### THE TASK
Could you restate the entries below word for word and leave the images out?

Records from a data source

-------------------------

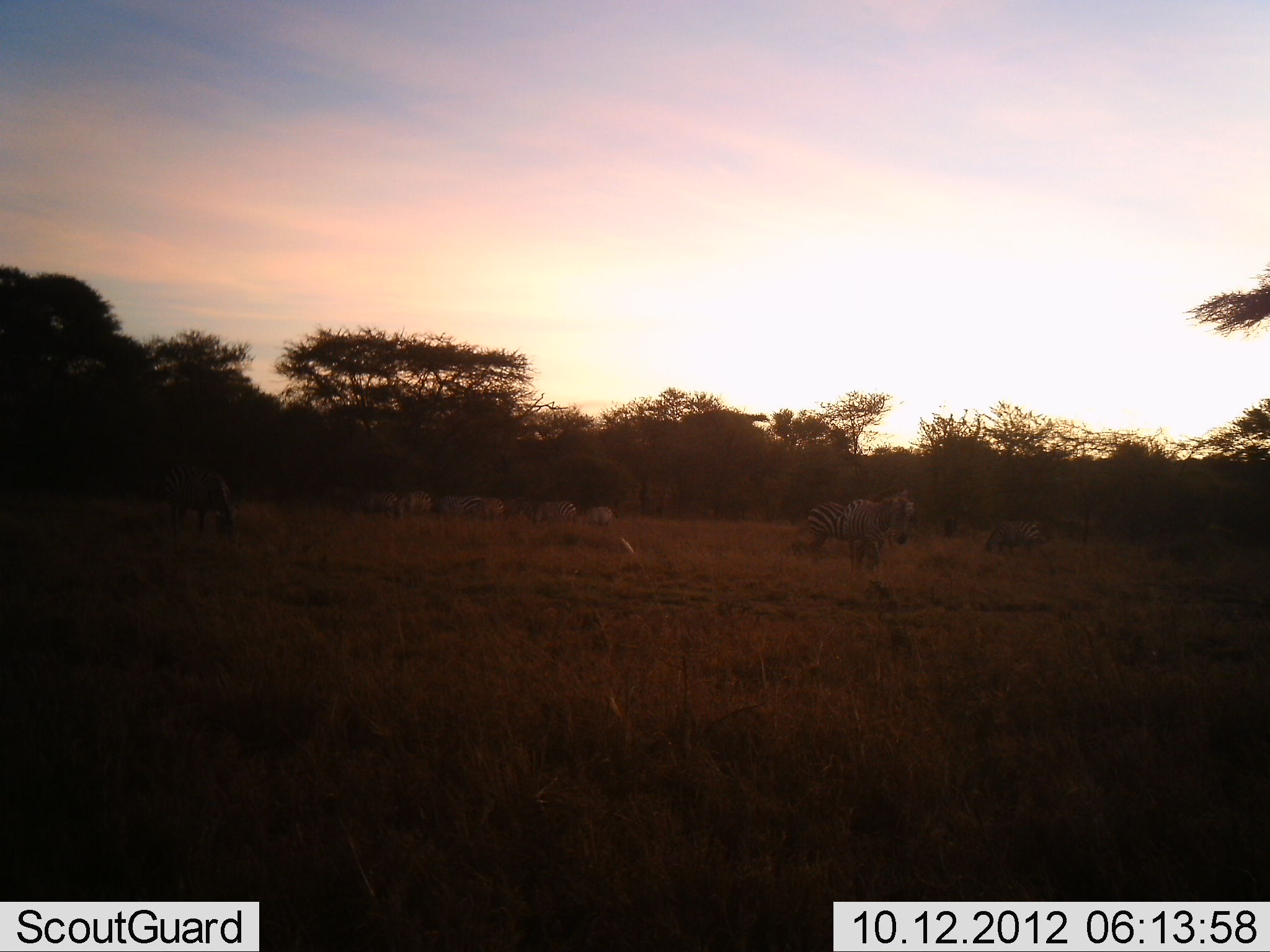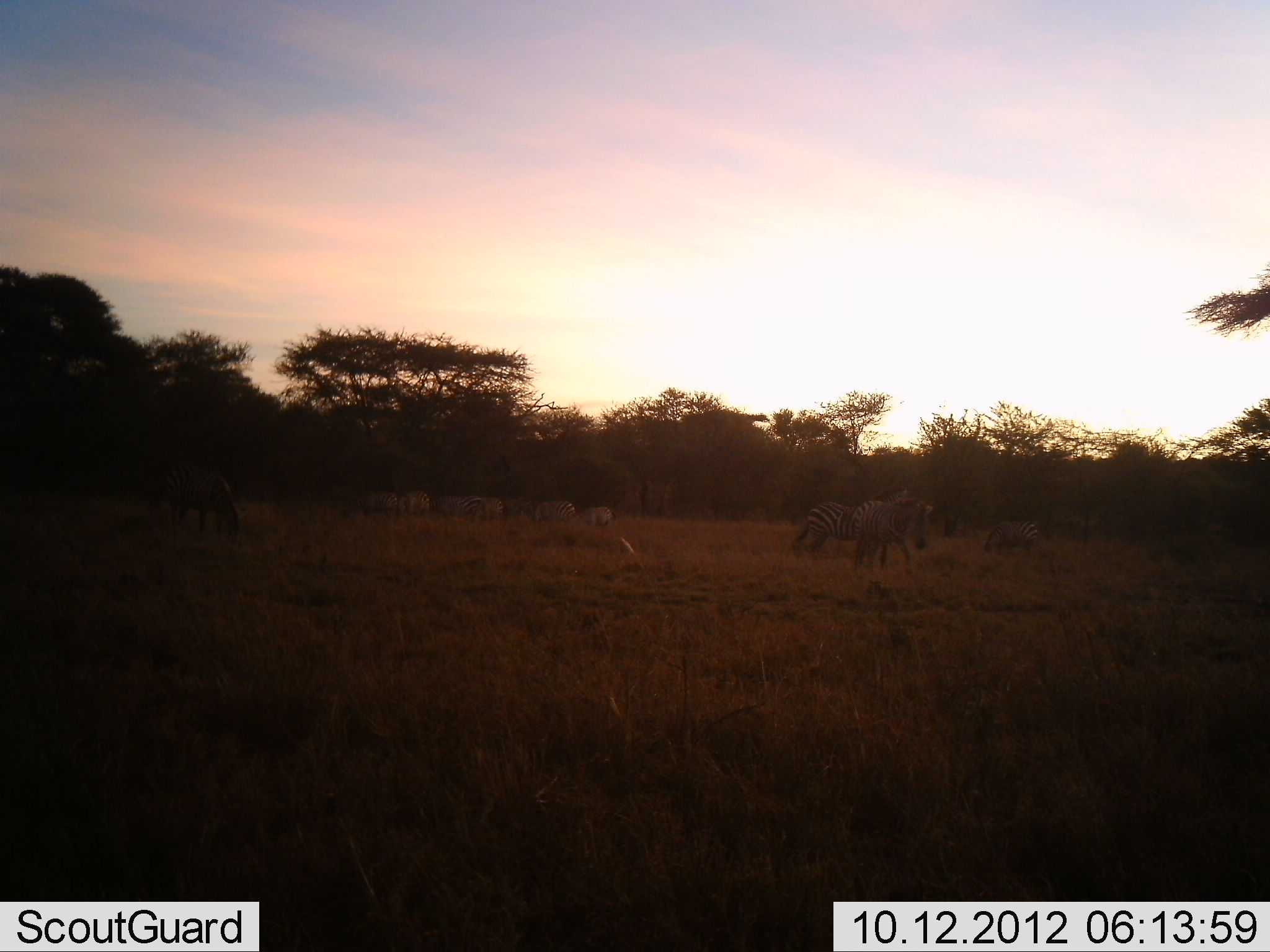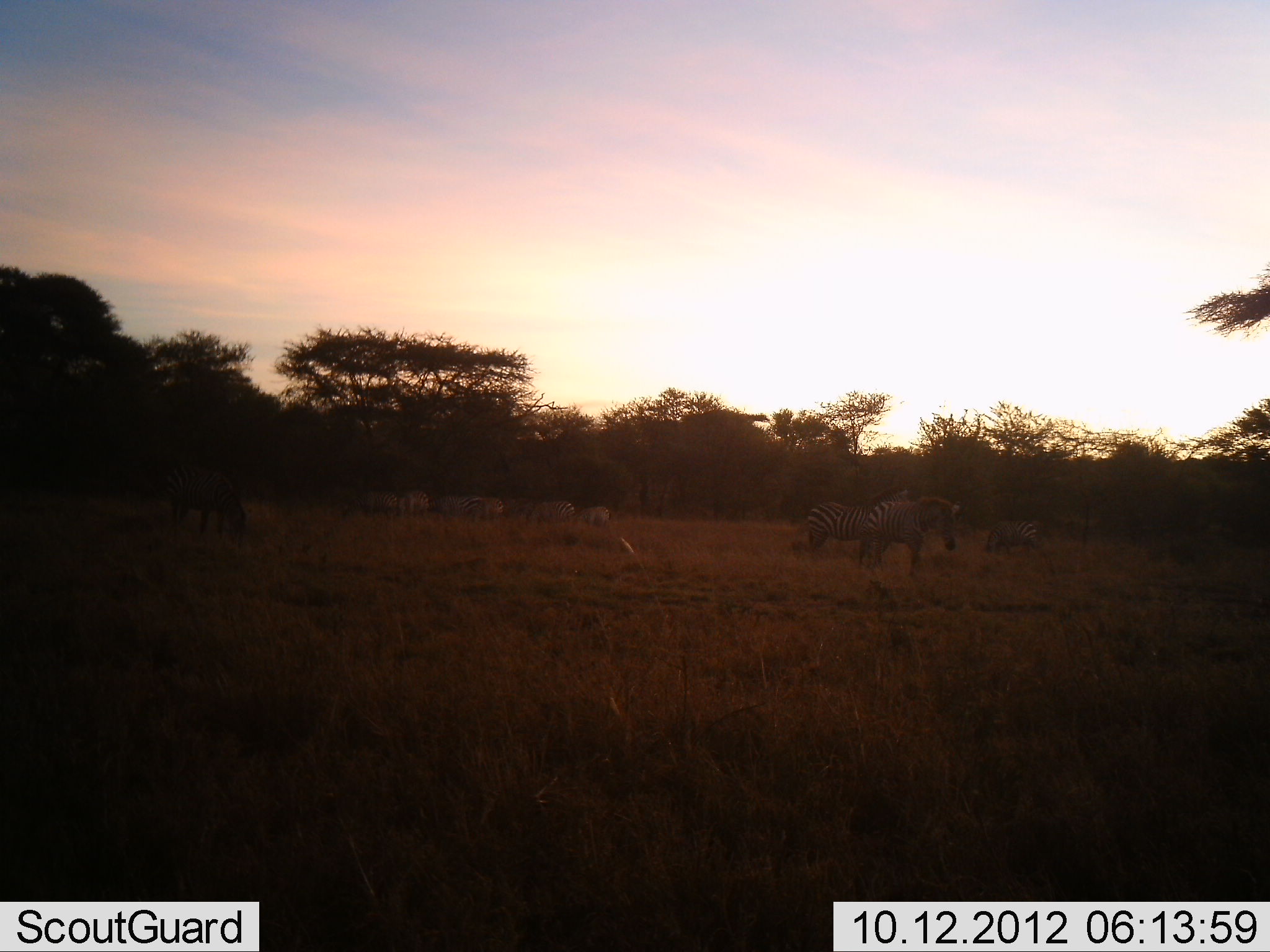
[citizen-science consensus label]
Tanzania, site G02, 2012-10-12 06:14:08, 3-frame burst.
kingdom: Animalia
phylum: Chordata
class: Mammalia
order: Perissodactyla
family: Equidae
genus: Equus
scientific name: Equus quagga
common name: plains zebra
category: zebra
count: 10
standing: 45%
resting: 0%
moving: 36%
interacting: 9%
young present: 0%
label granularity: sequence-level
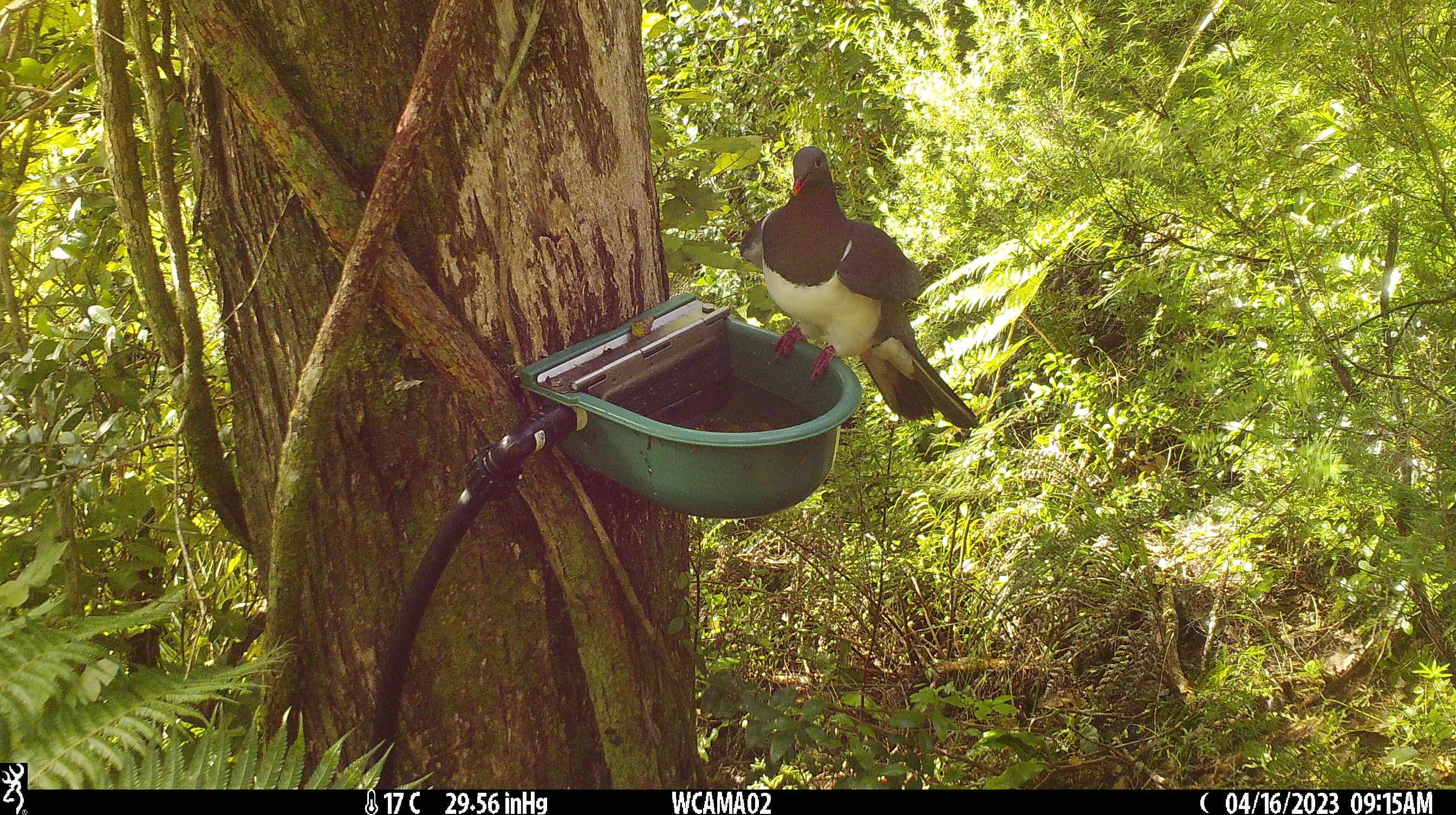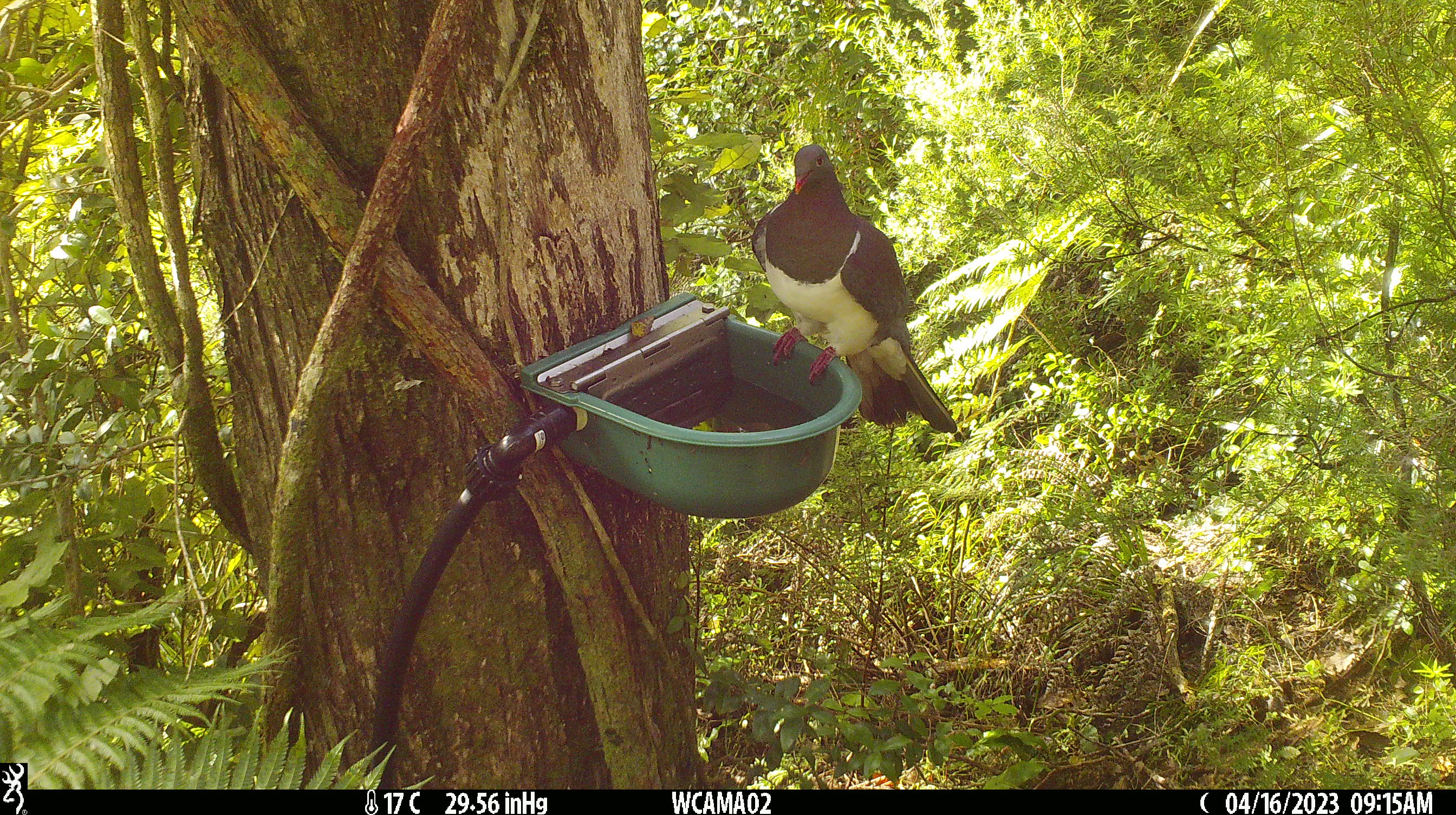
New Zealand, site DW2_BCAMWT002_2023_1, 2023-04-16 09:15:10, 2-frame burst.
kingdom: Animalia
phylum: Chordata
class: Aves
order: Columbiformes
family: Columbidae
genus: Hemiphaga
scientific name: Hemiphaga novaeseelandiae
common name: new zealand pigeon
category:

-------------------------

### ANSWER TO THE EXERCISE
[citizen-science consensus label]
Tanzania, site G02, 2012-10-12 06:14:08, 3-frame burst.
kingdom: Animalia
phylum: Chordata
class: Mammalia
order: Perissodactyla
family: Equidae
genus: Equus
scientific name: Equus quagga
common name: plains zebra
category: zebra
count: 10
standing: 45%
resting: 0%
moving: 36%
interacting: 9%
young present: 0%
label granularity: sequence-level
New Zealand, site DW2_BCAMWT002_2023_1, 2023-04-16 09:15:10, 2-frame burst.
kingdom: Animalia
phylum: Chordata
class: Aves
order: Columbiformes
family: Columbidae
genus: Hemiphaga
scientific name: Hemiphaga novaeseelandiae
common name: new zealand pigeon
category:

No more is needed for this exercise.